[The Attache by Thomas Chandler Haliburton]@TWC D-Link book
The Attache

CHAPTER I
9/17

It is ten times as bad as the French plan.

In France they have bar-keepers, waiters, chamber galls, guides, quotillions,--" "Postilions, you mean," I said.
"Well, postilions then, for the French have queer names for people, that's a fact; disbanded sodgers, and such trash, for spies.
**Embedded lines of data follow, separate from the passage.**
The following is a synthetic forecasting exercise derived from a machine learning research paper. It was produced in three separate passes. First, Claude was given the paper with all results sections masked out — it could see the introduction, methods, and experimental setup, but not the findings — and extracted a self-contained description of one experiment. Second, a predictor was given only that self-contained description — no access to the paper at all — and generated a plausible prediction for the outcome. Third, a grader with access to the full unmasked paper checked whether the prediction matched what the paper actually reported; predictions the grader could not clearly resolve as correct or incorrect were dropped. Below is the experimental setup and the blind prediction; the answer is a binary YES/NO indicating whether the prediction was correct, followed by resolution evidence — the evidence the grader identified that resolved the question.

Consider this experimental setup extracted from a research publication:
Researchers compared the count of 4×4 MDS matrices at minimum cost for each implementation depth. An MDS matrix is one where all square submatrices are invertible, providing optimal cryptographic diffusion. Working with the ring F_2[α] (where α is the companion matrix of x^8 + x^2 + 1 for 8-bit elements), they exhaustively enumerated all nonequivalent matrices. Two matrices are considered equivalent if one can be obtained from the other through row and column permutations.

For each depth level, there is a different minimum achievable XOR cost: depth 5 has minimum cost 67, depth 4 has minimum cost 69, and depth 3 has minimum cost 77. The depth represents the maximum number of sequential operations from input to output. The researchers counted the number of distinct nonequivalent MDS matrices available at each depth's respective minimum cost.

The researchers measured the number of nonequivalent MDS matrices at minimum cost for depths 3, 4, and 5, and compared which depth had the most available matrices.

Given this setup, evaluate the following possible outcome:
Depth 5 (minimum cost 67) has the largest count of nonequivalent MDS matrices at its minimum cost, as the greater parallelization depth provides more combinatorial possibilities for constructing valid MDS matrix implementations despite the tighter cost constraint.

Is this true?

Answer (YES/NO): NO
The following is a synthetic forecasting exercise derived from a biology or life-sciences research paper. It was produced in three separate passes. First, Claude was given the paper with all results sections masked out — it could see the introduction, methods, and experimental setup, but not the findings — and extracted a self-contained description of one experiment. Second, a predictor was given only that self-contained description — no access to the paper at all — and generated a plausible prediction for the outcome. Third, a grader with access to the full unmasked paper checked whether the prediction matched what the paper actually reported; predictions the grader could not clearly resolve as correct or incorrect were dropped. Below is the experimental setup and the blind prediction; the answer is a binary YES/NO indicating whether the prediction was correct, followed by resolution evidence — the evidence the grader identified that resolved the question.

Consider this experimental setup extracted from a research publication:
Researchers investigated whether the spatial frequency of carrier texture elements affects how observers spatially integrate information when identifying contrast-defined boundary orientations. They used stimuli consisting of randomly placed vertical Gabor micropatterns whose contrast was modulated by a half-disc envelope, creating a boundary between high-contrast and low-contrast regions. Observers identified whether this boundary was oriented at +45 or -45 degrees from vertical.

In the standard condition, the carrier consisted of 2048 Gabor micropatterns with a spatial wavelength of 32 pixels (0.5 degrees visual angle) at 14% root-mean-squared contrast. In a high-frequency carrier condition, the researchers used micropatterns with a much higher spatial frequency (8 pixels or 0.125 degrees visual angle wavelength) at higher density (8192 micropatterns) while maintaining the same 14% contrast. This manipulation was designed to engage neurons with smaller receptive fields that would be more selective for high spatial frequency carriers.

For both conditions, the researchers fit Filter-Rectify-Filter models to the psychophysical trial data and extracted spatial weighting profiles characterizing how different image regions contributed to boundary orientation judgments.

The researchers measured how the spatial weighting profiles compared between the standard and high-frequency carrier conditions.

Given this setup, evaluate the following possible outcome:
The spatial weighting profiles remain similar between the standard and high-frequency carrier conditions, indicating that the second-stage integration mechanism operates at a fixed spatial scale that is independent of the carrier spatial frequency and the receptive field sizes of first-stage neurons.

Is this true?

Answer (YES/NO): YES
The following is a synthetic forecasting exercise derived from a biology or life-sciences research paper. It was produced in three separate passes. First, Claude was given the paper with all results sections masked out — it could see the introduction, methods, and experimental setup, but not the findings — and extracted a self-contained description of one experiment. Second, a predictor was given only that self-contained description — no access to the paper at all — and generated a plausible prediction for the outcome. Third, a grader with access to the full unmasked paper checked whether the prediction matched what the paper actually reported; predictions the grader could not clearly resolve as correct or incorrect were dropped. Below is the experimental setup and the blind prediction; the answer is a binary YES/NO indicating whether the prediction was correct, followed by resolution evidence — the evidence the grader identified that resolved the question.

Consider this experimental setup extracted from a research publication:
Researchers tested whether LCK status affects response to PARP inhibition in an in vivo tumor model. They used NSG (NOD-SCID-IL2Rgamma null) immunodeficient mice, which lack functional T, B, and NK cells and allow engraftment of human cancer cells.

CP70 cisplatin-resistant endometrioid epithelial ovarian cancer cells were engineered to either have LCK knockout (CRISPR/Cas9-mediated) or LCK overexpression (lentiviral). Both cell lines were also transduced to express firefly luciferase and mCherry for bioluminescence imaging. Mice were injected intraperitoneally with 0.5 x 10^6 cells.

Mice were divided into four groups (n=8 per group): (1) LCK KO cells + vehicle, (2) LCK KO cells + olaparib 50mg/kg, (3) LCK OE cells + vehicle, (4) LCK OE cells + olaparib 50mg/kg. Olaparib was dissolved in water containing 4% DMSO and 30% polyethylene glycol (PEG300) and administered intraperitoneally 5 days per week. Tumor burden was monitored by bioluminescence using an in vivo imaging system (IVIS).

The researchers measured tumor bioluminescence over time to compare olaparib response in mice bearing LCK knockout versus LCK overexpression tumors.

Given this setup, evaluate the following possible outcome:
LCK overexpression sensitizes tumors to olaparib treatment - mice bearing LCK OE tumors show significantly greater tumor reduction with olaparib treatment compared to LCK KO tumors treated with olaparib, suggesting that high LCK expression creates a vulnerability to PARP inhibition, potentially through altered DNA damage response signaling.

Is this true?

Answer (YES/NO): NO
In England they have airls and countesses, Parliament men, and them that call themselves gentlemen and ladies, for spies." "How very absurd!" I said.
"Oh yes, very absurd," said Mr.Slick; "whenever I say anythin' agin England, it's very absurd, it's all prejudice.

Nothin' is strange, though, when it is said of us, and the absurder it is, the truer it is.
I can bam as well as any man when bam is the word, but when fact is the play, I am right up and down, and true as a trivet.

I won't deceive you; I'll prove it.
"There was a Kurnel Dun--dun--plague take his name, I can't recollect it, but it makes no odds--I know _he_ is Dun for, though, that's a fact.
Well, he was a British kurnel, that was out to Halifax when I was there.
I know'd him by sight, I didn't know him by talk, for I didn't fill then the dignified situation I now do, of Attache.